(EXERCISES):
1. Rewrite the Antibiotics Smart Use passage starting at "ASU is action" and ending at "a separate paper.", putting "applied research" in place of "action research".
2. In the Antibiotics Smart Use passage, which dimensions are used to assess the programme to facilitate its adoption? Name each one.

Antibiotics Smart Use (ASU) was introduced in 2007 as an innovative model to promote the rational use of medicines and counteract antimicrobial resistance. It was established for two major reasons. First, few resources were available for the fight against the irrational use of antibiotics, which was rampant. Using these few resources to empower health professionals and the public was seen as an expedient and efficient way to galvanize improvements by inducing individual behaviour change while creating a critical mass of people who could conduct advocacy and promote the rational use of antibiotics. Second, the rational use of medicines as a concept was not always getting translated into practice, and the ASU model was felt to be useful in bridging this gap.

ASU is action research that has evolved through three phases. During phase 1 (2007–2008), behaviour change interventions targeting antibiotic prescription practices were implemented and assessed; in phase 2 (2008–2009), the feasibility of scaling up the programme was examined; in phase 3 (2010–present), in progress, steps are being taken to identify mechanisms for programme sustainability. This paper describes the concept of ASU and explains the programme’s operation, as well as how the rational use of medicines gets translated from theory into practice through ASU activities. It also discusses the factors influencing prescription practices and the challenges observed and lessons learnt in phase 1 and phase 2. Phase 3 is not included, as it is not yet completed. The outcomes of ASU evaluation will be presented in a separate paper.

The concept of Antibiotic Smart Use

The guiding principle of ASU is that antibiotics should not be used to treat non-bacterial infections. This notion derives from a fundamental precept of the rational use of medicines: that these should be used appropriately, in accordance with clinical needs.26,27 ASU started by attempting to reduce the unnecessary use of antibiotics in patients with three conditions: URIs, especially the common cold with sore throat; acute diarrhoea and simple wounds. The ASU programme targets ambulatory patients older than 2 years and in good general health. Patients who are hospitalized or who have diabetes, a compromised immune system or any other serious health condition are not eligible for participation in ASU.

To facilitate its adoption, ASU is assessed in terms of five dimensions: simplicity, compatibility with providers’ values, advantages relative to current practice, testability and observability (i.e. the extent to which anyone can observe ASU activities and outcomes).28 In focus group discussions, health professionals have expressed the view that ASU is not complex and that it is compatible with their professional values, which are, namely, to procure patients’ safety and good health. ASU is easy to test and its outcomes can be easily observed, since the targeted diseases are self-limiting and not life-threatening. However, opinions were mixed when it came to the relative advantages of ASU. Its financial advantages were discussed at length. Under the capitation payment system – in which health-care providers are paid in accordance with the number of registered members of health insurance schemes in their catchment areas rather than the quantity of the services they provide – ASU is beneficial because it minimizes expenditure on unnecessary antibiotics and allows profit margins. However, in a fee-for-service payment system, in which health-care providers’ income depends on the quantity of the services provided, including the number of drugs prescribed, ASU is not attractive to hospitals unless they can somehow cover the income loss resulting from fewer antibiotic prescriptions. We believe that, when judged in light of these five dimensions, ASU has features that make its adoption by health professionals likely.

(INFORMATION SUPPLIED):
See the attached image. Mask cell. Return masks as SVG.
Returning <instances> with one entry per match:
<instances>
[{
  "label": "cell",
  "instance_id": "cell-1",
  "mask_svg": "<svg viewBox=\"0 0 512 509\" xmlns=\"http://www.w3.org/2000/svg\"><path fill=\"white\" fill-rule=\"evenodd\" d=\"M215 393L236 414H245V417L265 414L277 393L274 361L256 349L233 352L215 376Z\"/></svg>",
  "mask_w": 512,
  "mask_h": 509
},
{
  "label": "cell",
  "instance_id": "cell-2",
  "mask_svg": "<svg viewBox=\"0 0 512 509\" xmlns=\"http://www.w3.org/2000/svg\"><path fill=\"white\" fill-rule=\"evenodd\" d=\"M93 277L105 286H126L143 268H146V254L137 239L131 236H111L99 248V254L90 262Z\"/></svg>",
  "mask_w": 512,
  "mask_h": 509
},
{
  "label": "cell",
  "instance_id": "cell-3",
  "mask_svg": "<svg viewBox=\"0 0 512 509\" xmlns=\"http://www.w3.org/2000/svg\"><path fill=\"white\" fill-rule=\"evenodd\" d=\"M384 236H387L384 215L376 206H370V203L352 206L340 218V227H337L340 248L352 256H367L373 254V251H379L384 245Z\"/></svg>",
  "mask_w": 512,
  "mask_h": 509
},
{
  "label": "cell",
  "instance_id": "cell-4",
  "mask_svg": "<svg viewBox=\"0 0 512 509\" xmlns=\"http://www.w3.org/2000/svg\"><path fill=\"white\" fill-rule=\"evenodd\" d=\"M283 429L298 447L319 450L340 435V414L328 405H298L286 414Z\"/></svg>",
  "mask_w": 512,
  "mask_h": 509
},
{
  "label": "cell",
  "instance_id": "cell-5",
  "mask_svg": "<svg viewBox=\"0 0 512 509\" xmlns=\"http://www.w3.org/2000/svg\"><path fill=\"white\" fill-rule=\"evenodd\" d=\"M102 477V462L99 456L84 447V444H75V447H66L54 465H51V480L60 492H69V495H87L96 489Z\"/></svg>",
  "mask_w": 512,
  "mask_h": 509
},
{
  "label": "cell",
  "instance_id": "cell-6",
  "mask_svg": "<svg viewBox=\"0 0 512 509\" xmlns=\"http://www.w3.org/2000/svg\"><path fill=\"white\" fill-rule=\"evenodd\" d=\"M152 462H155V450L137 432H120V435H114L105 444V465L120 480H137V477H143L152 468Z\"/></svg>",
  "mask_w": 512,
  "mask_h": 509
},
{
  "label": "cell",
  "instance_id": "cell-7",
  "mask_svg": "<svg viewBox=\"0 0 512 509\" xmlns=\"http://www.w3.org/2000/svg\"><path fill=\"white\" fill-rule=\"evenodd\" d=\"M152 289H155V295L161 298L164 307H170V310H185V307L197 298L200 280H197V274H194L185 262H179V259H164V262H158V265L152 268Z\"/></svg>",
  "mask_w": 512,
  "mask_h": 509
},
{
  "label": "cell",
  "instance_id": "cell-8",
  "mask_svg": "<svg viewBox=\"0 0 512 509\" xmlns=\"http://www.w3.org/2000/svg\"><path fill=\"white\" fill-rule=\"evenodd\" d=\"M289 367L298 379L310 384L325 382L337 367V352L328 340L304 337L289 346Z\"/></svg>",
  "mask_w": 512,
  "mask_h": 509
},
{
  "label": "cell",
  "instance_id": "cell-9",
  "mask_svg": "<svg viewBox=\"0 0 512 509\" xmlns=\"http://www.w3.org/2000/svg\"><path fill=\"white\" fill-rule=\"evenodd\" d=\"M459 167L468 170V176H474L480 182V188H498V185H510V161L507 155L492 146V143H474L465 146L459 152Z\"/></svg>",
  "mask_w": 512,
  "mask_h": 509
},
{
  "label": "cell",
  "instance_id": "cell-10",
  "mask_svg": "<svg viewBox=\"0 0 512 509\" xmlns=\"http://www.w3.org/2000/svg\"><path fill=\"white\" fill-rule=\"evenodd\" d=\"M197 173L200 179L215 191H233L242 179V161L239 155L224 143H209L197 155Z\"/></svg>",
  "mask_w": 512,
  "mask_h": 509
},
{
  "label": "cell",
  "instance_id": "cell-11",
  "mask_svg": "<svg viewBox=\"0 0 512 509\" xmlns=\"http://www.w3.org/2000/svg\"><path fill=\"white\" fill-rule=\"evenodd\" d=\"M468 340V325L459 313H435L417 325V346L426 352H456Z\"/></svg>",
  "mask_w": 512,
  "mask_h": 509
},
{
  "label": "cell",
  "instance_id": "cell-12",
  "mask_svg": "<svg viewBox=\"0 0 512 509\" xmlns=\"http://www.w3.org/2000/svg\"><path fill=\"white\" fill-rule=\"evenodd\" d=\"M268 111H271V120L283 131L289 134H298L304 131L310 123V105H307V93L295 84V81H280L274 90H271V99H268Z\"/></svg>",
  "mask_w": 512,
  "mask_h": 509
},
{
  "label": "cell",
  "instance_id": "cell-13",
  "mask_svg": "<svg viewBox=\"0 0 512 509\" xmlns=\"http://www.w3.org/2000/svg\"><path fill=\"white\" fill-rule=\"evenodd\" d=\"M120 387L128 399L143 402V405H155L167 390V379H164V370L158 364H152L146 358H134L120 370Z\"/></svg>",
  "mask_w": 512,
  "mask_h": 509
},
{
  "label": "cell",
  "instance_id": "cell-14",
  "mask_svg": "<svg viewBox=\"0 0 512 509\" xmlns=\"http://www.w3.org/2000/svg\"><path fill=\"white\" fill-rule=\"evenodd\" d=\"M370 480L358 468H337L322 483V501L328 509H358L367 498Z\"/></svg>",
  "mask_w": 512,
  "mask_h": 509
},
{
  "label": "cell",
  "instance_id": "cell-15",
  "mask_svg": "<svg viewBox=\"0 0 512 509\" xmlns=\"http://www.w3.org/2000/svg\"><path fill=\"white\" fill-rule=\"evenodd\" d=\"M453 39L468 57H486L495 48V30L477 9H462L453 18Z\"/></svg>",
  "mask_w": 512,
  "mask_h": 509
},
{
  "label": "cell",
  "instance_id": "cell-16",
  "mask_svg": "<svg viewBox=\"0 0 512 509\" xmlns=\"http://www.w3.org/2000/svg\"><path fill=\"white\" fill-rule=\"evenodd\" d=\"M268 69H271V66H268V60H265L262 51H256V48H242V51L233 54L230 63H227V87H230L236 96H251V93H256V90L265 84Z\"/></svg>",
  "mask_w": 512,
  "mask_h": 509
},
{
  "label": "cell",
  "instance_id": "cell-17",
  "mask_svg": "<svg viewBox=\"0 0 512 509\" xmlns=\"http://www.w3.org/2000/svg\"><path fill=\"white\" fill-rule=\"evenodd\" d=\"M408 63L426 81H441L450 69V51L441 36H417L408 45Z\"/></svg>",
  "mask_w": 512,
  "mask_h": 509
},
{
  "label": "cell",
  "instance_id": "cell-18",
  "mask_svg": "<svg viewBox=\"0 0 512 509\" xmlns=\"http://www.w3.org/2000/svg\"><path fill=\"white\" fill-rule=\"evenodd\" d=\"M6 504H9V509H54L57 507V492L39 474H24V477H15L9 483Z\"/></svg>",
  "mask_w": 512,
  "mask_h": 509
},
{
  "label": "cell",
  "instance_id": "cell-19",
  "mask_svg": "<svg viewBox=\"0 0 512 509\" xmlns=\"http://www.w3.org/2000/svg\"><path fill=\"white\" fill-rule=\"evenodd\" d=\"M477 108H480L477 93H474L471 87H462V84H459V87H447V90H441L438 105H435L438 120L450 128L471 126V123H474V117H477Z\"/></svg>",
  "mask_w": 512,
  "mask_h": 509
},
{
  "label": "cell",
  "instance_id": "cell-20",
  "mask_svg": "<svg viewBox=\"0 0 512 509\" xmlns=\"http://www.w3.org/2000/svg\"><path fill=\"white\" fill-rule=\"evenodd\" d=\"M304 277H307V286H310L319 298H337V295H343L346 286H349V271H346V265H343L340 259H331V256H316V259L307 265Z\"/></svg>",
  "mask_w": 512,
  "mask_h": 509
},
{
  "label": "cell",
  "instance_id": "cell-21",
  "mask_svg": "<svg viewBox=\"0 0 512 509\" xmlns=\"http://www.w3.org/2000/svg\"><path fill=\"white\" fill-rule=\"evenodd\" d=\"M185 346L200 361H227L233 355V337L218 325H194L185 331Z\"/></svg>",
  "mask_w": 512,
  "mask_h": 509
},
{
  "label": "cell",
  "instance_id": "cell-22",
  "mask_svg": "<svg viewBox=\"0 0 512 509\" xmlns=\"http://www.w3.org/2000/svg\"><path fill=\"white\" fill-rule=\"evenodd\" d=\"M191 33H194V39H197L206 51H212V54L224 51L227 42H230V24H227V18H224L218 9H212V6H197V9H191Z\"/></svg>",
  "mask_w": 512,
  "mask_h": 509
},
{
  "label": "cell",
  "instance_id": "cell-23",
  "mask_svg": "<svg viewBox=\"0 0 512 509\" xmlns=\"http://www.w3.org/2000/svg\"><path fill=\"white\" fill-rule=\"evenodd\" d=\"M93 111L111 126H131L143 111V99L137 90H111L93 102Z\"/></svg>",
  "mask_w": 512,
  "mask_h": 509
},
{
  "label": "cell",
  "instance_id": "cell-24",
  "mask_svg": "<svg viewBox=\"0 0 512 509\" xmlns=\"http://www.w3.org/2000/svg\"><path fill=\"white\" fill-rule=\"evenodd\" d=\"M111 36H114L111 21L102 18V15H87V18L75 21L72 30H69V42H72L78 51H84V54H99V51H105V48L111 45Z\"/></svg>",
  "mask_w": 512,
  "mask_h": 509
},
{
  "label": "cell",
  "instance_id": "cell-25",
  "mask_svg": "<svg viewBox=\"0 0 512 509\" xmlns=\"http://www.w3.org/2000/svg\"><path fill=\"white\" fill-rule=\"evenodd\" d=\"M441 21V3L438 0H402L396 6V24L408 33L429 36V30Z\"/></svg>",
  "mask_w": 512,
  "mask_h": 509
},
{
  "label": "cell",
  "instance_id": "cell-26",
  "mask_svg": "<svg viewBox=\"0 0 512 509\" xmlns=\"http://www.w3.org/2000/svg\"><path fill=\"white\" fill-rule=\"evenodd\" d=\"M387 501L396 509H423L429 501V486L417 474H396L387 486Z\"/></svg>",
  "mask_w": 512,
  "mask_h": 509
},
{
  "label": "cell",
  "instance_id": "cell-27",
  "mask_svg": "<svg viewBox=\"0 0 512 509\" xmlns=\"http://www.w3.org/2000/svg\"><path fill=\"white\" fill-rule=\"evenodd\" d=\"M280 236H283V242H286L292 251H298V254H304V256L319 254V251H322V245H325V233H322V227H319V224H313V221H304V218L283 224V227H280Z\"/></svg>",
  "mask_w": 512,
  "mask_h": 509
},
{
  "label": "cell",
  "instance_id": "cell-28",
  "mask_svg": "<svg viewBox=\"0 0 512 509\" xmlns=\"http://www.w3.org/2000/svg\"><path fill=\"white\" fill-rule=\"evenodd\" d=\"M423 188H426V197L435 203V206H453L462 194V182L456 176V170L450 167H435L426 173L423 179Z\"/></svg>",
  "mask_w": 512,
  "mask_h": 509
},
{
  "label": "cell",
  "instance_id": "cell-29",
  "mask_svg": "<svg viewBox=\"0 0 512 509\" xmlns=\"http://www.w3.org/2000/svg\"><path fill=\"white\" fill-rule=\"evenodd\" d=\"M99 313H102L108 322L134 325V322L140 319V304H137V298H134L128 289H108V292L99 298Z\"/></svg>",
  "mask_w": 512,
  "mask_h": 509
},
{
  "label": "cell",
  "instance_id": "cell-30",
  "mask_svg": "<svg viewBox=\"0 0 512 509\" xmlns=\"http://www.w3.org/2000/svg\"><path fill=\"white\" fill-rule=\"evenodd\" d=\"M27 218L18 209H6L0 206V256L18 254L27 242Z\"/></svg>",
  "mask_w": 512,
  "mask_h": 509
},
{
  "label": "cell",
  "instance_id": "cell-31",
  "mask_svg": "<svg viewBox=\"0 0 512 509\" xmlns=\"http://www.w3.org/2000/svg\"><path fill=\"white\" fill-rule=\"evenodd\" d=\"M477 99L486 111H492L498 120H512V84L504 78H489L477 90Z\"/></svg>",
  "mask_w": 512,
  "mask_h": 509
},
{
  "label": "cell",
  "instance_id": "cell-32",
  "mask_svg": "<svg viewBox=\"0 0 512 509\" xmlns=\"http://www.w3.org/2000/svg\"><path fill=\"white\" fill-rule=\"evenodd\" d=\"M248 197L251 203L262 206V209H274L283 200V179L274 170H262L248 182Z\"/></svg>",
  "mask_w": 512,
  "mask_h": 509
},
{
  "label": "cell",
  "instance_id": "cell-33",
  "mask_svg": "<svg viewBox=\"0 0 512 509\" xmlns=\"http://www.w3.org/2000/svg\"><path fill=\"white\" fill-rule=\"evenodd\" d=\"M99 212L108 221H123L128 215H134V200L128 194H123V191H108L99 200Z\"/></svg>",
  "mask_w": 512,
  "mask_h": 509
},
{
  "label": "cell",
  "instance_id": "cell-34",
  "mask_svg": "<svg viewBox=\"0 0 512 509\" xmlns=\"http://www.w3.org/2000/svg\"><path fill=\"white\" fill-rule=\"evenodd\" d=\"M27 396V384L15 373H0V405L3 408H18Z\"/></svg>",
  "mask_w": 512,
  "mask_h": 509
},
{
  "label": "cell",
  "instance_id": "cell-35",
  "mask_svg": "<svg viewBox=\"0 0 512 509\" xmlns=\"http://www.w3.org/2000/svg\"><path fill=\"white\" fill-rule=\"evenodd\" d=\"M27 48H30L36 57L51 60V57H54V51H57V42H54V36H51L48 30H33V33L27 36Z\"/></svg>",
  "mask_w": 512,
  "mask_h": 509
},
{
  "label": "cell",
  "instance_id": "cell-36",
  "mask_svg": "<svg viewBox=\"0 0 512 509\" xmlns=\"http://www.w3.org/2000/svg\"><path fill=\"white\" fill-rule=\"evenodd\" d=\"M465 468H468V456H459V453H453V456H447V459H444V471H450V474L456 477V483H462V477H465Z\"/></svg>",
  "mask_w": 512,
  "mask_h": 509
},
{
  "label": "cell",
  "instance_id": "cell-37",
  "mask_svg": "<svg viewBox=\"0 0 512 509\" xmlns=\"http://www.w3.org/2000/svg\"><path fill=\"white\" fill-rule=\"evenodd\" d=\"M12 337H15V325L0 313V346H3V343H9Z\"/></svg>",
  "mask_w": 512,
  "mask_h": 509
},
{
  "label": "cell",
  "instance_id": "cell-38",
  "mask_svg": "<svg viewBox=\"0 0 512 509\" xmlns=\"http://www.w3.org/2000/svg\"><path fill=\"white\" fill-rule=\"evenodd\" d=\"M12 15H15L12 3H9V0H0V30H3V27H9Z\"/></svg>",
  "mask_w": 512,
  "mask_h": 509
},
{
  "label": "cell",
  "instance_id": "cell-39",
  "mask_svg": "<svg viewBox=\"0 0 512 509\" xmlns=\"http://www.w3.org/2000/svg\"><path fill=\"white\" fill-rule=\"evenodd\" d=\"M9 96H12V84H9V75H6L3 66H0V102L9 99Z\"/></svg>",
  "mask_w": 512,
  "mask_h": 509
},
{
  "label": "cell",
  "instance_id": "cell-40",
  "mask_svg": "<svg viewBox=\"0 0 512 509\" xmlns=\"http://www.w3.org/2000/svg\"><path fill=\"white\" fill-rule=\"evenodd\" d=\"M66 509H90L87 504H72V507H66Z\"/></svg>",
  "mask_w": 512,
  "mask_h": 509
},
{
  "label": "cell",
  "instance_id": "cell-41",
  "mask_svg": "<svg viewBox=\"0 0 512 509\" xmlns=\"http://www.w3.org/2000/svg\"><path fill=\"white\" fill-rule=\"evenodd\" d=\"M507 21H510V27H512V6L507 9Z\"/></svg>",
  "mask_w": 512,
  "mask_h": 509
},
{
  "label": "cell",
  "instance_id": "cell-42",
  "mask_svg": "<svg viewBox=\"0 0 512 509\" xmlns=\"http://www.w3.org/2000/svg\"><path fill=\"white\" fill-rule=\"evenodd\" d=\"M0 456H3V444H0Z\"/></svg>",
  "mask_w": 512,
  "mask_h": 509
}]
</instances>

(ANSWERS FOR THIS EXERCISE):
1.
ASU is applied research that has evolved through three phases. During phase 1 (2007–2008), behaviour change interventions targeting antibiotic prescription practices were implemented and assessed; in phase 2 (2008–2009), the feasibility of scaling up the programme was examined; in phase 3 (2010–present), in progress, steps are being taken to identify mechanisms for programme sustainability. This paper describes the concept of ASU and explains the programme’s operation, as well as how the rational use of medicines gets translated from theory into practice through ASU activities. It also discusses the factors influencing prescription practices and the challenges observed and lessons learnt in phase 1 and phase 2. Phase 3 is not included, as it is not yet completed. The outcomes of ASU evaluation will be presented in a separate paper.

2.
simplicity
compatibility with providers’ values
advantages relative to current practice
testability
observability